02 de outubro de 2017 – Segunda-feira, Santos Anjos da Guarda

No dia dos santos Anjos da Guarda, três dias depois da festa dos três arcanjos, Miguel, Gabriel e Rafael (29 de setembro), ouvimos o próprio “envio” de um anjo (leitura) e sobre os pequeninos que têm anjos no céu na presença do Pai (evangelho).

Leitura: Ex 23,20-23

Depois do encontro com Javé Deus no monte Sinai, onde foi entregue a lei, a libertação do povo de Israel continua com a peregrinação pelo deserto e a paulatina conquista da terra prometida. O texto de hoje (mais os vv. 24-33) é da redação deuteronomista (séc. VII a VI a.C.) e apresentado como conclusão do (mais antigo) Código da Aliança (Ex 21-23).

Códigos antigos concluíam com bênçãos e maldições (cf. Lv 26,3-45; Dt 27-28 e os códigos de Lipit Ishtar e de Hamurábi). Como a bênção prometida a Jacó ao deixar Canaã, “eu estou contigo e te guardarei em todo lugar aonde fores” (Gn 28,15.20-22), o Senhor Deus estará com seu povo de Israel (apelido de Jacó, cf. Gn 32,29; 35,10) e o trará de volta para sua terra.

(Assim diz o Senhor:) Vou enviar um anjo que vá à tua frente, que te guarde pelo caminho e te conduza ao lugar que te preparei (v. 20).

Este anjo parece distinto de Deus (cf. Gn 16,7), se bem que sua ação seja a de Javé. É um anjo protetor (Gn 24,7; Nm 20,16), que já anuncia o acompanhante pelo caminho (cf. Tb 5,4). “Anjo” é um enviado, mensageiro ou mensagem, homem ou manifestação. Em qualquer caso, é presença sentida do Senhor, que desce temporariamente à visibilidade para um propósito especial.

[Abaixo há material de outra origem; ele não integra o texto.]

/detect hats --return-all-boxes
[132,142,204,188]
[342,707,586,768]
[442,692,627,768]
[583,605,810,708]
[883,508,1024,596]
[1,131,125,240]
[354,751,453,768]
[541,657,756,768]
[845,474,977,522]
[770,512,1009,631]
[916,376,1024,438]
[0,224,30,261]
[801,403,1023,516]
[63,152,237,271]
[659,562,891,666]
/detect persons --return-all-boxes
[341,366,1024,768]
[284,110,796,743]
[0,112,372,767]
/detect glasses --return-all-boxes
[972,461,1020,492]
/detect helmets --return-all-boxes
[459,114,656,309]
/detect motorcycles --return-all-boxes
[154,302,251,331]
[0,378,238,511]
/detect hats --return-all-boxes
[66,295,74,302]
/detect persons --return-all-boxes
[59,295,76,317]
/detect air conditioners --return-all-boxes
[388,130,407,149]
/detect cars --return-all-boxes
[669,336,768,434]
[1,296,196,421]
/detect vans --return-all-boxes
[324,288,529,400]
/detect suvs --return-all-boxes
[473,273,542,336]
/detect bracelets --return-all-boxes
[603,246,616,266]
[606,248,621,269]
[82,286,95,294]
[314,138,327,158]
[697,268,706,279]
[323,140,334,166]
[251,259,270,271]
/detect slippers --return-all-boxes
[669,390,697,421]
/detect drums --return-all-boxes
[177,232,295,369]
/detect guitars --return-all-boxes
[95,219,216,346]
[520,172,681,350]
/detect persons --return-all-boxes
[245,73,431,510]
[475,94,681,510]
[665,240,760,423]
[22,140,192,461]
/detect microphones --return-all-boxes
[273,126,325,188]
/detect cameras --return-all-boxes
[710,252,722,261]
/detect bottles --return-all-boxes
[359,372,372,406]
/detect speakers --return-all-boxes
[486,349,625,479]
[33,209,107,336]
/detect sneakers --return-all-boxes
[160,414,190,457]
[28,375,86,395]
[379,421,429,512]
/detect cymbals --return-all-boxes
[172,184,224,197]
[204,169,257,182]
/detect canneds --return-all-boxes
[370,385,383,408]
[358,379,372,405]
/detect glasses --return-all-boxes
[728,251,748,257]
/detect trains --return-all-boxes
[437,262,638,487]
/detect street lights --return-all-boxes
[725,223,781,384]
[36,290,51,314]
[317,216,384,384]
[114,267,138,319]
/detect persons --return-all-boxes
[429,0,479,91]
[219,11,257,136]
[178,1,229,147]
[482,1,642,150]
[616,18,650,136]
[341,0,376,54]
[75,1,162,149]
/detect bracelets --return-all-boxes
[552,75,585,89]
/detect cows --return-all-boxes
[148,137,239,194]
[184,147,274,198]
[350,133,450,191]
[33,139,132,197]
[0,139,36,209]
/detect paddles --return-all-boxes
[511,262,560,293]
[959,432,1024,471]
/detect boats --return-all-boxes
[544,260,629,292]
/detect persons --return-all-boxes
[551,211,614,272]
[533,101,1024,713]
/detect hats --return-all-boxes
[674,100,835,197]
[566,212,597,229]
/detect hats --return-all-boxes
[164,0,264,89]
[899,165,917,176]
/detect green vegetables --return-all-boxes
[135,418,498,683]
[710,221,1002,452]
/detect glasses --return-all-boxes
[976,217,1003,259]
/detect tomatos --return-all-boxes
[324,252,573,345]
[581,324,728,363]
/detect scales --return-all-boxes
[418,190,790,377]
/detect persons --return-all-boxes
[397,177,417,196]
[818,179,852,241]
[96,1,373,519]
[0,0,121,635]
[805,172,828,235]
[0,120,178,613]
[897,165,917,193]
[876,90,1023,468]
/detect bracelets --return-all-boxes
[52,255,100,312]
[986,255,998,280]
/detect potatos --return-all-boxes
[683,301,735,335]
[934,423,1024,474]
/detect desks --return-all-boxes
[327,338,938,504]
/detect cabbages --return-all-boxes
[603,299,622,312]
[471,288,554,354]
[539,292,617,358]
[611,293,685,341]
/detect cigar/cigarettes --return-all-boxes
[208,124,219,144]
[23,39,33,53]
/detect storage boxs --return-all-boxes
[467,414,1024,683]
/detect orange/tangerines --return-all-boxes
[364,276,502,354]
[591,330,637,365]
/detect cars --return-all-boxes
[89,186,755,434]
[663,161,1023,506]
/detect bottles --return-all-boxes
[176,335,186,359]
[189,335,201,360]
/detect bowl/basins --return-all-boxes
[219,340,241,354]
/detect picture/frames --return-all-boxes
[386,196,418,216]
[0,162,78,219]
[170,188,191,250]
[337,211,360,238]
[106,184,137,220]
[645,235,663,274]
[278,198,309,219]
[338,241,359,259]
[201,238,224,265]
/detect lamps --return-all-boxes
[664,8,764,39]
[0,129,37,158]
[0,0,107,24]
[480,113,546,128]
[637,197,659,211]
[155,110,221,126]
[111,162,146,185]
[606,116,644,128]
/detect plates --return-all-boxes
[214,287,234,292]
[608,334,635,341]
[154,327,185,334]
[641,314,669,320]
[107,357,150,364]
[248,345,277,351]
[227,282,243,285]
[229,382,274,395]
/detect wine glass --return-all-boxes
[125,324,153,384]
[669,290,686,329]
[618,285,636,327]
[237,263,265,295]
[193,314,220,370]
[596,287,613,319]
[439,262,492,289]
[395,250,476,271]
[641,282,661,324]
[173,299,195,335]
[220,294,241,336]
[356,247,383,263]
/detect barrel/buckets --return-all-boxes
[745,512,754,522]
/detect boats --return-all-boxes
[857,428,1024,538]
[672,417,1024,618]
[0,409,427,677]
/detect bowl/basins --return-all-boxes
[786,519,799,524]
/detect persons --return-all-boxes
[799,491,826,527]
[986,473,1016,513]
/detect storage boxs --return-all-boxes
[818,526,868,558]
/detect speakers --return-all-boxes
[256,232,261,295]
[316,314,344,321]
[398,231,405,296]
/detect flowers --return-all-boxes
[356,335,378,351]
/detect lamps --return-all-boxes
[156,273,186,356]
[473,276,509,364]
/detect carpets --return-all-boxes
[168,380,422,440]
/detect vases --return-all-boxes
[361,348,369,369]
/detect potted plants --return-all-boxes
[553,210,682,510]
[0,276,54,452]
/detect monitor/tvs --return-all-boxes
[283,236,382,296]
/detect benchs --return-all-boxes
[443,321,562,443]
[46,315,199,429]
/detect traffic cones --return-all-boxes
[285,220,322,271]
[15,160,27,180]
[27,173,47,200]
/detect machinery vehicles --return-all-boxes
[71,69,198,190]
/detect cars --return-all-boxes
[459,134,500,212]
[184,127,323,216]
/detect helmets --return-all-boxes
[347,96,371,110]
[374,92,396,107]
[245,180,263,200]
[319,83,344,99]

Nos textos mais antigos, o “Anjo de Javé” (Gn 16,7; 22,11; Ex 3,2; Jz 2,1, etc.; cf. no NT: Mt 1,20; 28,2; At 7,38) ou o “Anjo de Deus” (Gn 21,17; 31,11; Ex 14,19, etc.) não é um anjo distinto de Deus (como aqui em nossa leitura), é o próprio Deus quando se apresenta em forma visível aos seres humanos. Nos textos posteriores, os anjos são criaturas de Deus e inferiores a ele, membros de sua corte celeste, chamados “filhos de Deus” (Jó 1,6; 2,1; 38,7; Sl 29,1; 82,1; 89,7), “santos” (Jó 5,1), “exército do céu” (1 Rs 22,19; Ne 9,6; Sl 103,21; 148,2). Da sua assembleia (Jó 2,1) partem os mensageiros (daí o sentido a palavra anjo) que Deus envia à terra. Umas vezes são executores de suas vinganças, anjos de destruição (Ex 12,23; cf. 2Rs 19,35; Ez 9,1; Sl 78,49), outras vezes são protetores dos povos (Ex 23,20; Dn 10,13) e de indivíduos (Tb 3,17; 5,4…cf. Gn 24,7), outras vezes intermediários ou intérpretes na profecia e no gênero apocalíptico (Ex 40,3; Dn 8,16; 9,21s; 10,5s; Zc 1,8s; 2,2; Ap 1,1; 10,1-11 etc.). A doutrina dos anjos progredirá no judaísmo, no Novo Testamento e nos livros apócrifos.

“Caminho” e “terra” são termos fixos da fé e da teologia do Antigo Testamento, como também o verbo “levar, conduzir”, mas não o verbo “cuidar, guardar” (cf. a benção aarônica em Nm 6,24). Enquanto Israel crescia no Egito, Deus lhe preparou a terra, dirigindo a ação da natureza e da história (Sl 68,11). Dt 6 e 8 mostram como outros povos trabalharam para Israel.

Respeita-o e ouve a sua voz. Não lhe sejas rebelde, porque não suportará as vossas transgressões, e nele está o meu nome (v. 21).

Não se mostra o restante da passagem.